Selected extract>
┌────────

ENVIRONMENTAL JUSTICE
The Climate Emergency is Already Here
In 2018, the UN’s Intergovernmental Panel on Climate Change (IPCC) released its report warning we had 12 years to avoid climate catastrophe. Our federal government is in the grip of an authoritarian climate denier and we cannot look to Washington for solutions. This changing climate is a disastrous burden on our most vulnerable citizens at a time when income inequality and the shredding of the social safety net have wreaked havoc among working class communities across Los Angeles City and County.
You can see environmental racism everywhere in working class, Latinx and Black neighborhoods across the southern and eastern parts of Los Angeles. Oil fields loom in the background of communities across South LA. Tap water is compromised from Boyle Heights to Bell because of to industrial pollution. Our city government knows this and, at best, doesn’t care.
As Angelenos, we know that our safety as a city is urgently tied to the weather. We know that, when conditions are right, 40 miles of Santa Monica mountains or the sweeping San Gabriel Mountain Range can erupt in flames. We know that massive fires have raged on these natural borders every year since 2016.
We are increasingly water insecure, and we can no longer count on wet winters to save us from another drought. Stories of day laborers coming to work at houses and properties evacuated by their wealthy owners during the 2019 fires on the Westside of the City highlight the cruelty that runs rampant through the city. Our local government consistently fails to protect its most vulnerable constituents as the climate crisis continues to devastate us all. But, still have time. And we can make things better.
The twin emergencies of housing and climate are rearing their heads across California.
Some former residents of Paradise are still homeless or housing insecure over a year after an out of control wildfire came for their small town. This kind of disaster could easily strike our region as well. If we can’t even house our low income, working class residents without them sliding into homelessness, what will we do with sudden bursts of refugees from the climate catastrophe?

└────────

Data shown>

┌────────

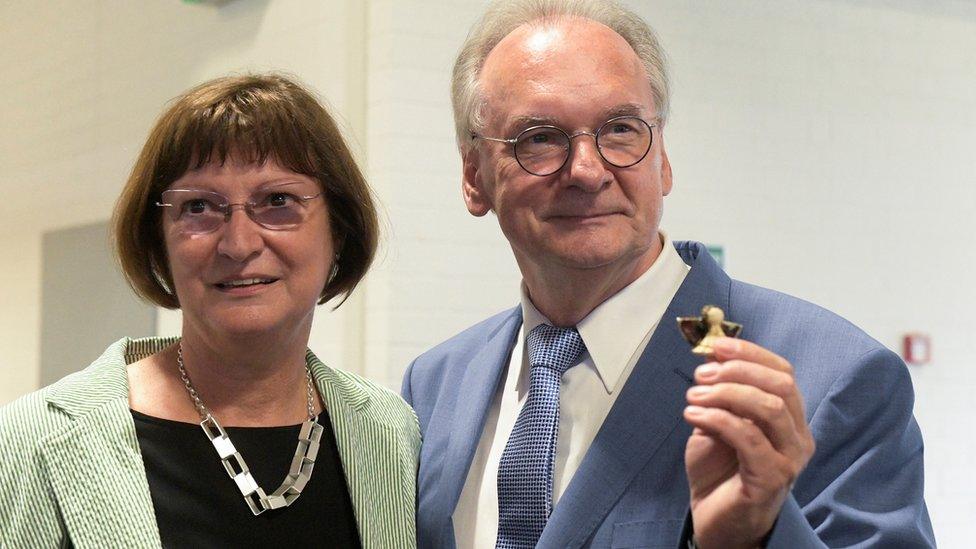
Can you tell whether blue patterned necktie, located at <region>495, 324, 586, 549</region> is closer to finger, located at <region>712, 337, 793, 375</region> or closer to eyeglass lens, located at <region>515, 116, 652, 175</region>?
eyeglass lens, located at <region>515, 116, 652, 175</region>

└────────

What you need to do>
a - Translate this sentence from the environmental justice text into Spanish: "Oil fields loom in the background of communities across South LA."
b - Write a continuation of the environmental justice text that picks up after its final sentence.
The listing has no connection to the environmental justice text.

Answer set>
a - Los campos petroleros se alzan al fondo de las comunidades de todo el sur de Los Ángeles.

b -
There is room in Los Angeles for everyone as we move to a carbon free future, but this involves a massive shift in our housing, transit, and green space policies. This is in line with the policy goals of a real federal Green New Deal - reflected in bills put forth by Ilhan Omar and Alexandria-Ocasio Cortez - which calls for massive investments in retrofitting existing public housing and, more importantly for Los Angeles County, adding thousands of units of new public housing. We need local leaders with compassion and expertise to help guide this kind of change on a local level.
CAMPAIGNS AND ACTIONS
Enacting a local Green New Deal requires officials in positions of power to believe in the critical emergency we face and have the political courage to throw all of the resources at their disposal at the crisis. It’s an election year, and we’re supporting multiple candidates across the Los Angeles County area who have the bold and progressive vision needed to take on the Los Angeles Climate Crisis. We’ve helped build out and supply the volunteer efforts of many candidates whom our members believe in and have endorsed, including:
Loraine Lundquist, running for City Council Seat, District 12 - Loraine has bold plans to tackle climate change locally and has a record of fighting back against the interests of oil and gas companies in her own backyard: she took on SoCal Gas over their disastrous handling of the Aliso Canyon Gas blowup in 2015, which still threatens the residents of the Northwest San Fernando Valley with leaks to this day. She has a background as a California State University, Northridge Professor of Science and Sustainability and has both the expertise and vision to help push our local government to do more on housing and homelessness.
Nithya Raman, Candidate for City Council Seat, District 4 - As a resident of Los Angeles’ dense and central City District 4 and an urban planner by trade, Nithya realizes that the homelessness crisis she sees around her is related to a shortage of housing and also a failure to protect our affordable housing stock from real estate developers and speculation. Nithya has plans to make us more water secure and to shift away from our smog-producing car culture. She knows we need social housing, massive investments in efficient and safe transportation, and a new perspective in how our public officials and agencies design and organize our city.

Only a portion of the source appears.